Requirement a: Which lines of the entries contain the string "locateOnScreen"? Pull out each of them, matching case exactly.

Given passage:
Play Tomorrow

06/19/12 07:39AM EDT

“First rule is to be able to play tomorrow.”

-Warren Buffett

That’s what Warren Buffett said on May 5th at the Berkshire Hathaway 2012 Annual Meeting. While you don’t hear him focus the marketing message on risk management like he used to, it was nice to hear him highlight a version of his longstanding Rule #1 of investing – “Don’t lose money.”

The preface to his comment was addressing how early he was telling you to buy stocks during the thralls of 2008. “In October 2008, I wrote that article, should have been a few months later, but stocks were cheap.”

 

Not to keep score, but it wasn’t until 6 months later that “cheap” stocks got a lot cheaper. I’m not Buffett. I am just a small town Canadian who has never received a bailout dollar and would rather retire before accepting one. I went to 96% Cash in Q3 of 2008 and 91% cash yesterday. I may not be the best player in this game, but I will Play Tomorrow.

Back to the Global Macro Grind

With the SP500 recovering from its early session lows yesterday, US Equity Volatility (VIX) dropped -13.2% on the day and the US stock market moved to a 3 week closing high.

Was it a bird, a plane – or another iQe4 upgrade rumor? Could it be Geithner, Bernanke, or Obama? Sadly, being able to Play Tomorrow also requires an acute sense of hearing. Can you hear the bailout whispers now?

No one ever went broke booking gains, so instead of joining the circus, that’s what I’ll continue to do across asset classes on up-moves to lower highs. I’m not getting wacky net short. I’m just getting out.

After yesterday’s sales of the US Dollar, German Bunds, US Treasuries, Cattle, and Pigs (the COW ETF), here’s where the Hedgeye Asset Allocation Model stands for this morning’s US open:

  1. Cash = 91% (up from 61% yesterday)
  2. US Equities 9% (all Consumer Staples – XLP)
  3. International Equities = 0%
  4. Fixed Income = 0%
  5. Commodities = 0%
  6. International Currencies = 0%

Why sell everything other than US Equities (I might sell those this morning too)?

That’s simple:

A)     I have absolutely no idea what Bernanke (Fed) and Geithner (Treasury/IMF) are going to do next

B)      If you gave me the whisper (inside information), I wouldn’t know what the market’s reaction would be to it either

That, in a nutshell, is also why I’m going to stop hiring for the next couple of months.

You see, I not only run my mouth, but I run my own business. I backstop the company’s credit line. I know what meeting a payroll meant during the thralls of 2008, and I’m not going to be the greater fool rolling the bones on my firm and family’s future for the sake of other people’s short-term political pressures now.

But that’s just me.

I know there are many more important people in many higher places in this country that need to get paid. I’m not the only person who gets that. So have at it boys, centrally plan away.

(Spatial reasoning entries)
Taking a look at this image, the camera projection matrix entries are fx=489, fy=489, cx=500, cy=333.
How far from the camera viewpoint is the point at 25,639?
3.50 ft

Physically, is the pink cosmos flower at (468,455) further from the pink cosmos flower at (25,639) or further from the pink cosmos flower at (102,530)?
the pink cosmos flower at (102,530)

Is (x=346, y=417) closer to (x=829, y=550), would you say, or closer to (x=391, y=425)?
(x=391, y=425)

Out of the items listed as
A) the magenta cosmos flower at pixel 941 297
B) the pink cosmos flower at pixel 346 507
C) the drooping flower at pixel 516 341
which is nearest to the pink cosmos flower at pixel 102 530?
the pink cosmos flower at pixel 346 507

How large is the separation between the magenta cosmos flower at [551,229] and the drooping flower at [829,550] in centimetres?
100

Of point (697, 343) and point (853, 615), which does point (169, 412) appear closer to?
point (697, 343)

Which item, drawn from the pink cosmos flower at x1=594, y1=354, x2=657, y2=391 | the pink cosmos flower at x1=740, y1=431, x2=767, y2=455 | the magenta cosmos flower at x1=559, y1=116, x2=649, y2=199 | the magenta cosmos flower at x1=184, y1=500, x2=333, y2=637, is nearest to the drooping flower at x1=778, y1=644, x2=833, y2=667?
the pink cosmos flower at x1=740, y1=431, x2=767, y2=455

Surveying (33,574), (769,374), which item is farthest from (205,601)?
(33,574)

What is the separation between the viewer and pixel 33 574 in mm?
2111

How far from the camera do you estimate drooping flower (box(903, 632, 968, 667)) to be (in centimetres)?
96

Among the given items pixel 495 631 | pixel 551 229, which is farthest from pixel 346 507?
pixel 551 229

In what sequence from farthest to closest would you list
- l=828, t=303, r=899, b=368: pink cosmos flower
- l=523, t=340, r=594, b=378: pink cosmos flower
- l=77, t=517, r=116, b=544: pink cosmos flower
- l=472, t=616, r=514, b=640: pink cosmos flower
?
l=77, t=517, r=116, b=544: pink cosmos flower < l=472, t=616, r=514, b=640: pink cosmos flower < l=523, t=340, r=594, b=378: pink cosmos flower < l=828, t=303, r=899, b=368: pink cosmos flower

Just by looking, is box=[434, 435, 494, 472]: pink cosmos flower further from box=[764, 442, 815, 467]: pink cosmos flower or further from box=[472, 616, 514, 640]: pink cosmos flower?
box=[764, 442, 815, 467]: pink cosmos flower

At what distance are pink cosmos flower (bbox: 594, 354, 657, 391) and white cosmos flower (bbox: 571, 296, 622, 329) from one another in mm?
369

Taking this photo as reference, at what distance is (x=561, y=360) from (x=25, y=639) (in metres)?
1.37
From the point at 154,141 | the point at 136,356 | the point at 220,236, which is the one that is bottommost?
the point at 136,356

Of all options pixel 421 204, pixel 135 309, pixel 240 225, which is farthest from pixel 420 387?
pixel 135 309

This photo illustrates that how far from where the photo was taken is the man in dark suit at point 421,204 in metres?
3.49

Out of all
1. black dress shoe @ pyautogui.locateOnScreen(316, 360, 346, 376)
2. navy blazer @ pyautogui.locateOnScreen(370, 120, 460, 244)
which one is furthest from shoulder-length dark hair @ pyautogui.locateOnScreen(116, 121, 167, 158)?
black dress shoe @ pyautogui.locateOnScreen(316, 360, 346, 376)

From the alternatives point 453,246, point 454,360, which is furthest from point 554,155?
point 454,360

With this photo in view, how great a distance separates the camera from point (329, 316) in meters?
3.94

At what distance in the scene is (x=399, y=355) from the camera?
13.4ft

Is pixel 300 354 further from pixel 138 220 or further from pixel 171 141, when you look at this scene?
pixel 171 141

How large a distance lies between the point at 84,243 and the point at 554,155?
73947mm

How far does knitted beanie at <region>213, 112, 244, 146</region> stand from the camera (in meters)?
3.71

Requirement b: In the market commentary, why did the writer sell everything other than US Equities? Answer in one to three sentences.

Worked solution a:
1. black dress shoe @ pyautogui.locateOnScreen(316, 360, 346, 376)
2. navy blazer @ pyautogui.locateOnScreen(370, 120, 460, 244)
which one is furthest from shoulder-length dark hair @ pyautogui.locateOnScreen(116, 121, 167, 158)?
black dress shoe @ pyautogui.locateOnScreen(316, 360, 346, 376)

Worked solution b: The writer has absolutely no idea what Bernanke at the Fed and Geithner at the Treasury/IMF are going to do next. Even given the whisper, or inside information, the writer would not know what the market's reaction to it would be.